The fee, which is capped at 3 percent, is based on dock prices through September and averaged across the state.

This month bills went out to 1,834 holders of halibut and sablefish quota shares, down 60 from last year.

The fee is up slightly for this year to cover additional costs to maintain information systems, says Carl Greene is Cost Recovery Coordinator for NOAA Fisheries in Juneau.

“The fee increased slightly to 2.8 percent for 2018, up from 2.2 percent, and yielded $4.6 million.”

The combined value of the halibut and sablefish fisheries this year was $161 million, a 22 percent decrease over last year’s value of $208 million.

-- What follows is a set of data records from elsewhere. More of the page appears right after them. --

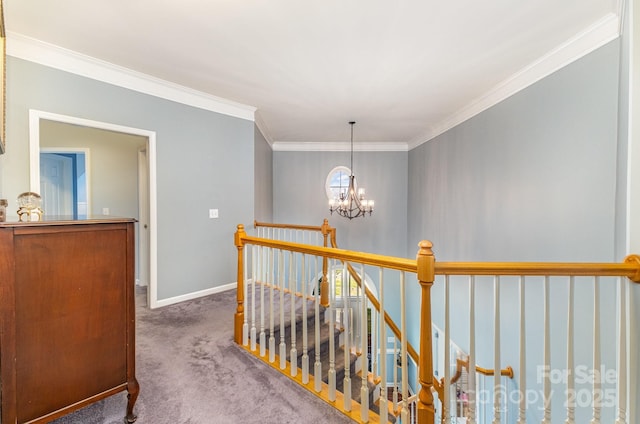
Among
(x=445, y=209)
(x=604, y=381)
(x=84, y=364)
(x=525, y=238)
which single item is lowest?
(x=604, y=381)

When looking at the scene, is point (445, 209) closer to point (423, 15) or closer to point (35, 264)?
point (423, 15)

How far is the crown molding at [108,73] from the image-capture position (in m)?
2.15

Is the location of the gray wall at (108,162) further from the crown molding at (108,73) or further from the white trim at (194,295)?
the white trim at (194,295)

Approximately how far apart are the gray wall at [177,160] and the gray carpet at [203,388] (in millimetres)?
894

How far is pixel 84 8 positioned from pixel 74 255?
1738 millimetres

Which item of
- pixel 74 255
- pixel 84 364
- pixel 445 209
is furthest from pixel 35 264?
pixel 445 209

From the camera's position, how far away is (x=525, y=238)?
263cm

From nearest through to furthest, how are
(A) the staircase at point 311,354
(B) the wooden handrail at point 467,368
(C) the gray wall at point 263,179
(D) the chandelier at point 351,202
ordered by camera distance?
(A) the staircase at point 311,354
(B) the wooden handrail at point 467,368
(C) the gray wall at point 263,179
(D) the chandelier at point 351,202

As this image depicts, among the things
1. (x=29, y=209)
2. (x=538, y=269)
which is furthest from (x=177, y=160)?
(x=538, y=269)

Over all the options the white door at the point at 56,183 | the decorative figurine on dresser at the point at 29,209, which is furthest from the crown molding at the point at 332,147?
the decorative figurine on dresser at the point at 29,209

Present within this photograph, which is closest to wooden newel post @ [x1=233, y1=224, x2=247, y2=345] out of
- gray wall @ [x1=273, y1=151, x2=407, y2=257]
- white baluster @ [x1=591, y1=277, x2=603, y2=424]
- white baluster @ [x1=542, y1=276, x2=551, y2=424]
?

“The value of the halibut fishery was down 24 percent year over year, while sablefish was down 21 percent.  Decreases were mainly attributed to lower dock prices with average halibut prices of $5.35 per pound down from $6.32 and sablefish yielding $3.68 per pound, down from $4.84 during 2017.”

Fee payments for halibut and sablefish are due by the end of January.

NOAA doesn’t track dock prices for Bering Sea crab, only the total value of the fishery, which continues its year over year declines.

“The total value for crab for the 2017/18 season was $164 million, a decrease of $24 million from the previous year.”   

That’s a 13 percent decline in value from 2017, which was down 17 percent from the 2016 value of $228 million.  The fee for crab catches, paid by 18 permit holders, increased slightly to 1.8 percent and yielded $3 million for enforcement costs. The bills for crab coverage fees are due in July.

Another group of about 18 boats that in 2016 began paying for fishery coverage costs includes big Bering Sea trawlers, mostly Seattle-based, that fish for flounders, pollock and other whitefish, including vessels owned by CDQ groups.

“The fee for these America fisheries Act programs was less than one percent and those fees were used to cover about $2 million in enforcement costs.”

Greene says that after this year’s fisheries, all payments must be made online.

“This is the last year that we can process checks in the office here. After this year they will have to go online to eFish and pay electronically.”